[Problem to solve]
Search the records for "Порядок" and copy each line that holds it.

[Task material]
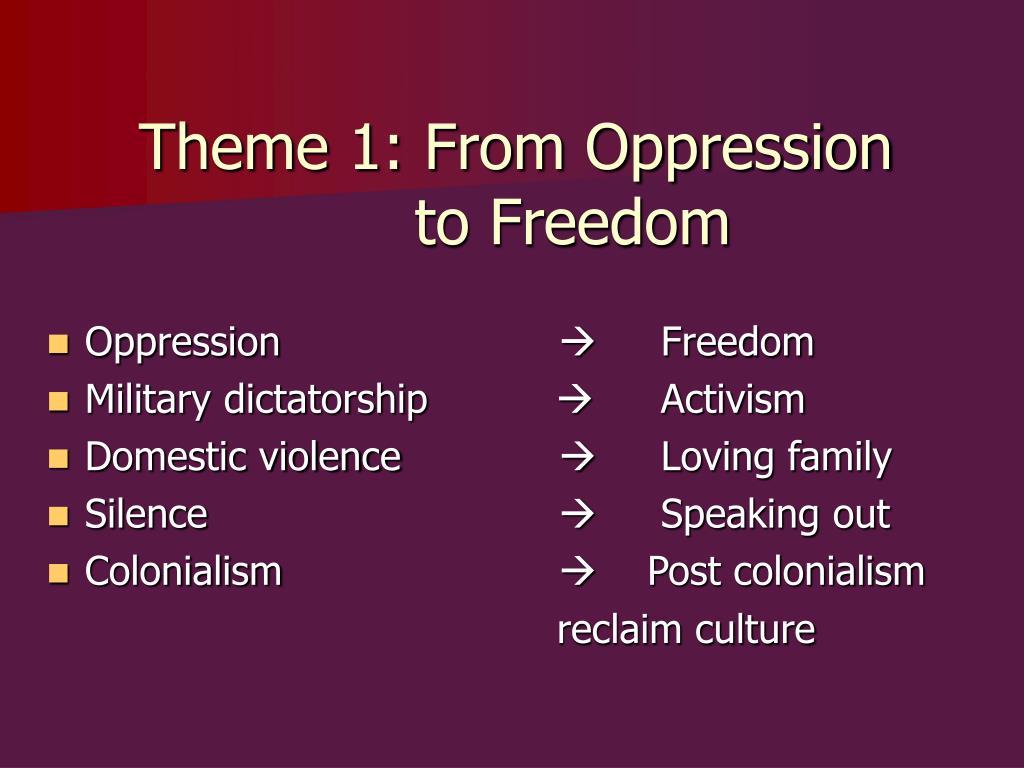 Theme 1: From Oppression to Freedom

- Oppression → Freedom
- Military dictatorship → Activism
- Domestic violence → Loving family
- Silence → Speaking out
- Colonialism → Post colonialism reclaim culture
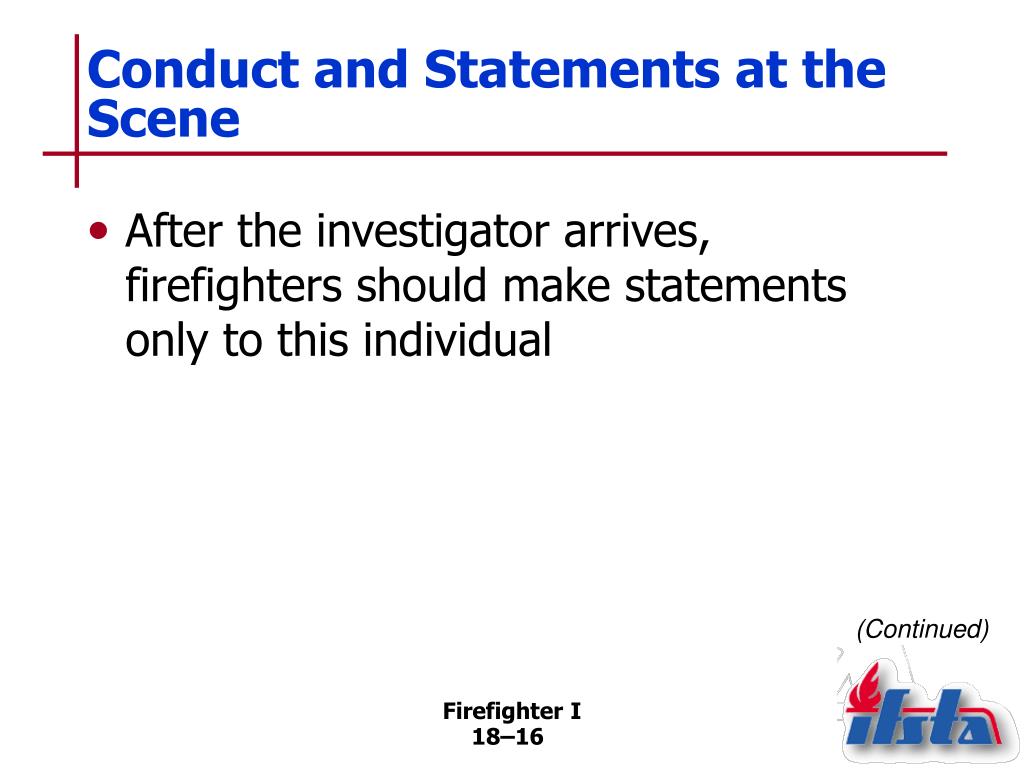 Conduct and Statements at the Scene

• After the investigator arrives, firefighters should make statements only to this individual

(Continued)

Firefighter I
18–16

ifsta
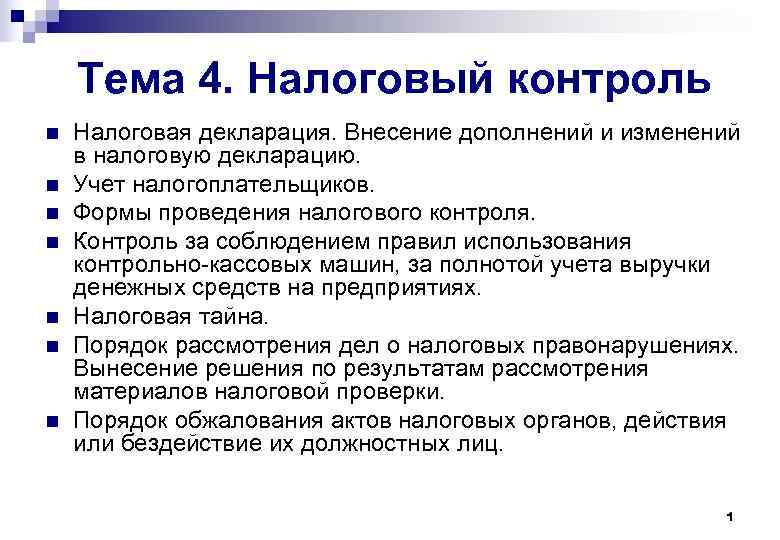 Тема 4. Налоговый контроль

■ Налоговая декларация. Внесение дополнений и изменений в налоговую декларацию.
■ Учет налогоплательщиков.
■ Формы проведения налогового контроля.
■ Контроль за соблюдением правил использования контрольно-кассовых машин, за полнотой учета выручки денежных средств на предприятиях.
■ Налоговая тайна.
■ Порядок рассмотрения дел о налоговых правонарушениях. Вынесение решения по результатам рассмотрения материалов налоговой проверки.
■ Порядок обжалования актов налоговых органов, действия или бездействие их должностных лиц.

1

[Answer]
■ Порядок рассмотрения дел о налоговых правонарушениях. Вынесение решения по результатам рассмотрения материалов налоговой проверки.
■ Порядок обжалования актов налоговых органов, действия или бездействие их должностных лиц.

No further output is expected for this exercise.